▶ _Data shown_

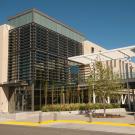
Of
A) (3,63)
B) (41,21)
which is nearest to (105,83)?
(41,21)

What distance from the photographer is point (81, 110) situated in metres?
31.3

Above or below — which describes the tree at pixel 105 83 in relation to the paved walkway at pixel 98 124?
above

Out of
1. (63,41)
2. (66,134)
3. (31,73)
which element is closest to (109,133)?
(66,134)

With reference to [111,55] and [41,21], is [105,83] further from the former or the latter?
[41,21]

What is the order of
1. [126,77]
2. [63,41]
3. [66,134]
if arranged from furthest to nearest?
[63,41]
[126,77]
[66,134]

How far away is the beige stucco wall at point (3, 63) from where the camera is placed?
37591 mm

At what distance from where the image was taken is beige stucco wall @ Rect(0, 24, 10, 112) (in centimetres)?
3759

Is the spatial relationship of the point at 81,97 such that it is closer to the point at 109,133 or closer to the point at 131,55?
the point at 131,55

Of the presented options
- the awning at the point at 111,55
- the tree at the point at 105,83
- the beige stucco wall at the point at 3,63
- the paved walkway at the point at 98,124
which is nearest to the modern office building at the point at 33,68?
the beige stucco wall at the point at 3,63

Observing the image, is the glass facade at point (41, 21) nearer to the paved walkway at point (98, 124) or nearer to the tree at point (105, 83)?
the tree at point (105, 83)

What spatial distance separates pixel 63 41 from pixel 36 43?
7775 mm

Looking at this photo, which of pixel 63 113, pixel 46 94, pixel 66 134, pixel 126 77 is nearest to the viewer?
pixel 66 134

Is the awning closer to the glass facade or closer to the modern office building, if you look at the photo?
the modern office building

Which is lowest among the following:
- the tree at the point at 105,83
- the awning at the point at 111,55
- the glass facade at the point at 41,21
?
the tree at the point at 105,83
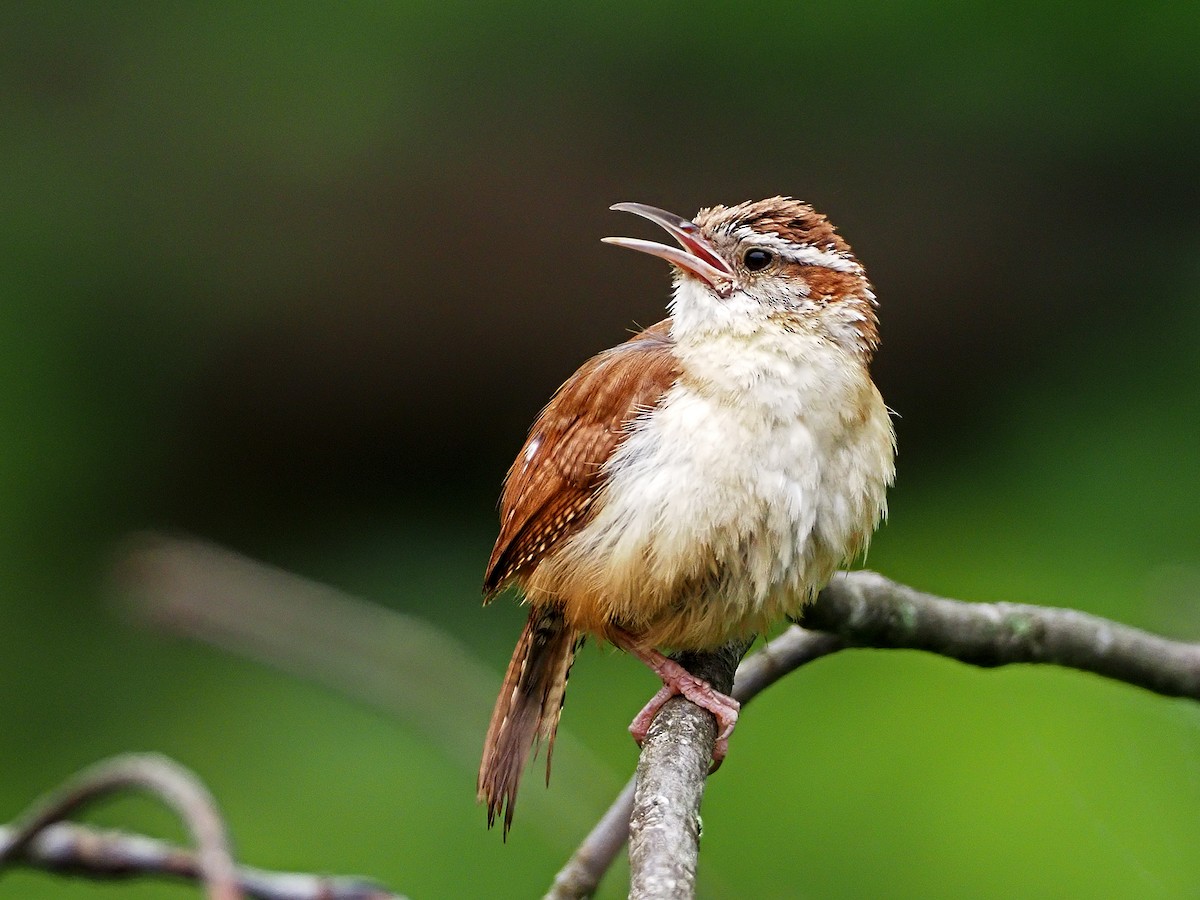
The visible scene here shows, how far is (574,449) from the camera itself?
8.31 feet

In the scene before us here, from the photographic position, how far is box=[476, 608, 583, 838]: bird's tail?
2.59m

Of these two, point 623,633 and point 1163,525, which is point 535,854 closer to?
point 623,633

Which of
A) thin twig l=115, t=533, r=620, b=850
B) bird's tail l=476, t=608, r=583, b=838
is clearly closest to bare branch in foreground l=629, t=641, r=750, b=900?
bird's tail l=476, t=608, r=583, b=838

▶ _Given problem_
Rename "paved walkway" to "stone sidewalk" throughout the listing above, keep everything else as it is, and leave out the pictures.

▶ _Solution to this exercise_
Of
A) (3,63)
B) (41,21)
which is nearest to (105,83)?
(41,21)

What distance from the photographer is point (81, 110) situated in metres?
31.3

Above or below — which describes the tree at pixel 105 83 in relation to the stone sidewalk at pixel 98 124?
above

Out of
1. (63,41)
2. (66,134)
3. (31,73)
which element is closest to (109,133)?
(66,134)

With reference to [111,55] and [41,21], is [105,83] further from the former or the latter?
[41,21]

What is the order of
1. [126,77]
2. [63,41]
3. [66,134]
if arranged from furthest to nearest?
[63,41]
[126,77]
[66,134]

How far away is the beige stucco wall at point (3, 63) from where the camera is placed?
37591 mm

At what distance from where the image was taken is beige stucco wall @ Rect(0, 24, 10, 112) (in centimetres)?
3759

Is the spatial relationship of the point at 81,97 such that it is closer to the point at 109,133 or closer to the point at 131,55?
the point at 131,55

Of the presented options
- the awning at the point at 111,55
- the tree at the point at 105,83
- the beige stucco wall at the point at 3,63
- the stone sidewalk at the point at 98,124
which is nearest to the modern office building at the point at 33,68?
the beige stucco wall at the point at 3,63

Observing the image, is the glass facade at point (41, 21) nearer to the stone sidewalk at point (98, 124) or nearer to the tree at point (105, 83)?
the tree at point (105, 83)

What spatial distance separates pixel 63 41 from pixel 36 43?
7775 mm

Looking at this photo, which of pixel 63 113, pixel 46 94, pixel 66 134, pixel 126 77 is nearest to the viewer?
pixel 66 134

Is the awning closer to the glass facade or closer to the modern office building, if you look at the photo?
the modern office building

Which is lowest among the following:
- the tree at the point at 105,83
- the awning at the point at 111,55
- the glass facade at the point at 41,21
?
the tree at the point at 105,83
The visible scene here shows, how far is (574,449) from the camera itself?
8.31 feet

In the scene before us here, from the photographic position, how far is box=[476, 608, 583, 838]: bird's tail?
2.59m

Of these two, point 623,633 and point 1163,525, which is point 535,854 closer to?
point 623,633

Which of
A) thin twig l=115, t=533, r=620, b=850
B) bird's tail l=476, t=608, r=583, b=838
is clearly closest to bare branch in foreground l=629, t=641, r=750, b=900?
bird's tail l=476, t=608, r=583, b=838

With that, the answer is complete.